Book Read Free

The Big Disruption

Page 16

by Jessica Powell


  “That doesn’t make sense,” Bobby said. “It’s biologically predestined to work.”

  “But it doesn’t,” said Gregor, remembering working through the same questions when he had pored over the data. “Our analysis suggests that the women don’t find a compelling attraction mechanism present in the engineers.”

  “No attraction mechanism,” Bobby said slowly. “But surely there is nothing more attractive than an engineer?”

  Gregor shrugged. “When the data provided no clues, we tried asking some female employees what they thought of the engineers. We did a few focus groups, but even then, the women couldn’t pinpoint any huge problem.”

  “Of course they couldn’t,” Bobby snorted. “The women at Anahata love engineers. Why else would they work for us?”

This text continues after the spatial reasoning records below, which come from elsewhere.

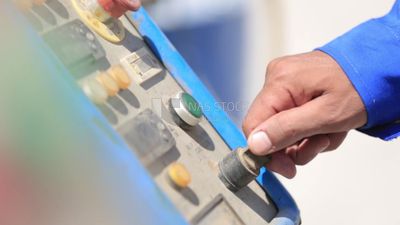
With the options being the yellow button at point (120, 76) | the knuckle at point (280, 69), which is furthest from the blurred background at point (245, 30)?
the yellow button at point (120, 76)

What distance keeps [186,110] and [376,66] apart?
198mm

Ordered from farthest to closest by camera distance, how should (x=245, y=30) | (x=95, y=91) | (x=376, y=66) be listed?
1. (x=245, y=30)
2. (x=376, y=66)
3. (x=95, y=91)

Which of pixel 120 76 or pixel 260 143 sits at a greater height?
pixel 120 76

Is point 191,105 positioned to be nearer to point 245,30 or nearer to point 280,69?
point 280,69

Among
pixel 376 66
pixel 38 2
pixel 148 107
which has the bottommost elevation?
pixel 376 66

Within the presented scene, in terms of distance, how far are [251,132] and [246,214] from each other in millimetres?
87

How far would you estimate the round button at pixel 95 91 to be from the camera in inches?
14.2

  “There were some who highlighted hygiene and clothing issues, and the word ‘nerd’ came up a lot, but mainly they just found the engineers to be less desirable than other men on campus.”

  “What other men?”

  “The sales team.”

  “Hmm.” Bobby stood and walked to the edge of his porch, gazing into the forest. “Gregor, this is serious.”

  “Yes, the breeding program is crucial to — ”

  “It’s not just breeding. I see now that there is no path to happiness in our plan. Happiness is the path. We have no happiness and no path.”

  Gregor tried to visualize what a path to happiness would look like but could only conjure up his driveway and its rows of towering pines.

  “Our engineers must be happy if our society is to succeed. They are the keystone of our new world. If they are not happy, our society will fail. And the best way to make them happy — more in our new world than they could ever be in this one — is to give them what is impossible today.”

  Bobby crossed the porch and nodded to himself, stopped, then nodded again.

  “We made a crucial error. We only thought about innovation and happiness through the prism of isolation, not of inclusion.

  “Inclusion?”

  “Our bodies are linked by desire. We must harness desire in order to transform ourselves into something transcendental.”

  “Transcendental?”

  Bobby threw up his hands.

  “Fucking, Gregor. We forgot about fucking. That’s what our engineers need. Not just money. Not just hackathons. Not just innovation. They need girls. Preferably hot ones with loose morals.”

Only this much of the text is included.